The nation’s first federally backed test-to-treat site is opening Thursday in Rhode Island, providing patients with immediate access to the drug once they test positive. More federally supported sites are set to open in the coming weeks in Massachusetts and New York City, both hit by a marked rise in infections.

Rebound COVID Is Just the Start of Paxlovid’s Mysteries

The Atlantic reported:

The first data on Paxlovid, out last November, hinted that the COVID antiviral would cut the risk of hospitalization and death by 89%. Pundits called the drug “a monster breakthrough,” “miraculous,” and “the biggest advance in the pandemic since the vaccines.”

Now, finally, the game is being changed. The government has ordered 20 million courses of Paxlovid, committing half of the $10 billion in additional COVID funding that is being negotiated in the Senate; and Pfizer says that the number of patients taking the drug increased by a factor of 10 between mid-February and late April.

But as the treatment spreads, so too does confusion over its effectiveness and side effects.
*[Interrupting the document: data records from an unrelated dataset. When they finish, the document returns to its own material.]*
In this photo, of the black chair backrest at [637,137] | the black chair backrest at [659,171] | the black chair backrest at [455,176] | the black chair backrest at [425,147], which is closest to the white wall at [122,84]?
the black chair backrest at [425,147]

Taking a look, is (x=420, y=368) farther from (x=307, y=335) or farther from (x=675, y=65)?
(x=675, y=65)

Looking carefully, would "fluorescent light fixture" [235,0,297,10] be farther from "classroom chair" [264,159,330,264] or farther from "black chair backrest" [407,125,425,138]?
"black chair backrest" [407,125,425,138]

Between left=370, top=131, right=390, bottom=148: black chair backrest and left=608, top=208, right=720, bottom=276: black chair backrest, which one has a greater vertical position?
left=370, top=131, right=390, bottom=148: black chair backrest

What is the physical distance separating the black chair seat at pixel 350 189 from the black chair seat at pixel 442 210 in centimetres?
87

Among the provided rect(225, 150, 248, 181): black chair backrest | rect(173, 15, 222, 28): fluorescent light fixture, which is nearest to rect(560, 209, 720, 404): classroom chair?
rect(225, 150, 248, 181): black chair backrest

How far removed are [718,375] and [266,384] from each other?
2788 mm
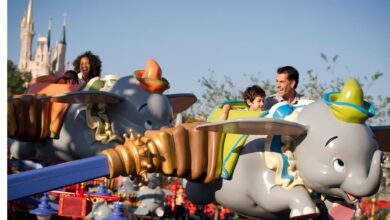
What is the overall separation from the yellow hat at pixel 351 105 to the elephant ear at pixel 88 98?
82.3 inches

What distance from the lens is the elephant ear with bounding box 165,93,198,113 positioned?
600cm

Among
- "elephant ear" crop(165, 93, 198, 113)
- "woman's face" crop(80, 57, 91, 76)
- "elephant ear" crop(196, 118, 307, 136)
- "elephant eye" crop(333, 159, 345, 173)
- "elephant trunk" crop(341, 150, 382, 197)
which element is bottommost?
"elephant trunk" crop(341, 150, 382, 197)

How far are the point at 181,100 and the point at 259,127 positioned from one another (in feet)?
8.30

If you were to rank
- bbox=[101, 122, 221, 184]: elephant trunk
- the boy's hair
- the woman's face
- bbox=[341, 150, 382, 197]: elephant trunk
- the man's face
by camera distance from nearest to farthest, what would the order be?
A: bbox=[341, 150, 382, 197]: elephant trunk → bbox=[101, 122, 221, 184]: elephant trunk → the man's face → the boy's hair → the woman's face

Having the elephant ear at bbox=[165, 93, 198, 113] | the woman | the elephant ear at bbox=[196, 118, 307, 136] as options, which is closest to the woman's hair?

Patients have complained of a bitter, metallic taste, or one like grapefruit juice mixed with soap, the whole time they were on the drug. More concerning, some have reported experiencing a second round of symptoms, and going back to testing positive, when the pills were done, a phenomenon that’s become known as “Paxlovid rebound.”

Meanwhile, Pfizer has never published any final data on the use of the drug by vaccinated patients, leaving medical professionals with little information about how the drug works for people who have received their shots — which is to say, most of the adult population in the U.S.
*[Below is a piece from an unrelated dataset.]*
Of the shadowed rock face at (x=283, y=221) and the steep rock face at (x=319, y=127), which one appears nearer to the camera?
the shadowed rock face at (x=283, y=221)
Nation’s Latest COVID Wave Largely Hidden From View, Health Experts Say

ABC News reported:

Current COVID-19 cases are just a fraction of what they were at the peak of the Omicron wave. But many people in the country may be noticing what seems to be a flood of cases in their social circles.
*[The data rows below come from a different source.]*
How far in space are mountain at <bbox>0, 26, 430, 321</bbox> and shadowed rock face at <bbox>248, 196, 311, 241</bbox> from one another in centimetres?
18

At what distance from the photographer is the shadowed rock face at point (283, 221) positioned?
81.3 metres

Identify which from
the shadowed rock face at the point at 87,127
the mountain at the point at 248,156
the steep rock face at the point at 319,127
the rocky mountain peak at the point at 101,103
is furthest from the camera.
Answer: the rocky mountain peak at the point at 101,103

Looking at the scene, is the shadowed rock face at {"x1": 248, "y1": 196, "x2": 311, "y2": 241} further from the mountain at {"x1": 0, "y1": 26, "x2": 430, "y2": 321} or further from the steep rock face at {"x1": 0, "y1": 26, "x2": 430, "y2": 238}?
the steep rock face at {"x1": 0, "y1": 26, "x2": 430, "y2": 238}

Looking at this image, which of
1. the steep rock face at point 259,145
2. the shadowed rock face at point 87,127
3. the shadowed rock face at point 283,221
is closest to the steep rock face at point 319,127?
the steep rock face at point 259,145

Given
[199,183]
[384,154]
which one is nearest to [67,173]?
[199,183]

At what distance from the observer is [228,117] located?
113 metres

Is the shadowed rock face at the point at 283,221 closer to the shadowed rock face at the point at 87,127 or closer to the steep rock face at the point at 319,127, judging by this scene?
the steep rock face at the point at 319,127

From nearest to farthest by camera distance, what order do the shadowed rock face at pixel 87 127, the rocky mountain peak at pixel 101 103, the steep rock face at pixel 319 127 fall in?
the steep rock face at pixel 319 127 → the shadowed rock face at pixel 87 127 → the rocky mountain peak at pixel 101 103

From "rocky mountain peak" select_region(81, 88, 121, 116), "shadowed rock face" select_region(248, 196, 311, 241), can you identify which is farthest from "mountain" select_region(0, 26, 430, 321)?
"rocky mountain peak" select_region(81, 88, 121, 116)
Health experts say this anecdotal evidence may not be simply coincidence, as the U.S. may be in a “hidden” wave — one much larger than reported data would suggest.

This is due in part to changes in data collection and reporting and the proliferation of at-home tests. Some state officials report that health departments and healthcare facilities have also ended traditional tracking of COVID-19 patients, which epidemiologists say make it more difficult to know how many patients are coming into hospitals in need of care.

Hospitalization numbers have been increasing in recent weeks, but not at a rate as significant as infections.

With Failed COVID Shot Still Dragging on Earnings, CureVac Tries to Turn Page to Next-Gen mRNA Tech

Fierce Biotech reported:

CureVac’s first-generation COVID vaccine — a shot that failed to reach anywhere near the high efficacy bar set by rivals — is continuing to drag on the German biotech’s earnings and is expected to negatively impact sales for the rest of the year.

But the company is looking to its future, pointing to a next-generation COVID-19 shot and an influenza program in development with GlaxoSmithKline, plus a new focus on oncology thanks to a freshly signed deal with myNEO.

The company’s financials continued to be marred by “prior commitments” related to the CVnCoV vaccine, CFO Pierre Kemula said in a first-quarter earnings report released Wednesday. These impacts will continue through the year but will start to wane.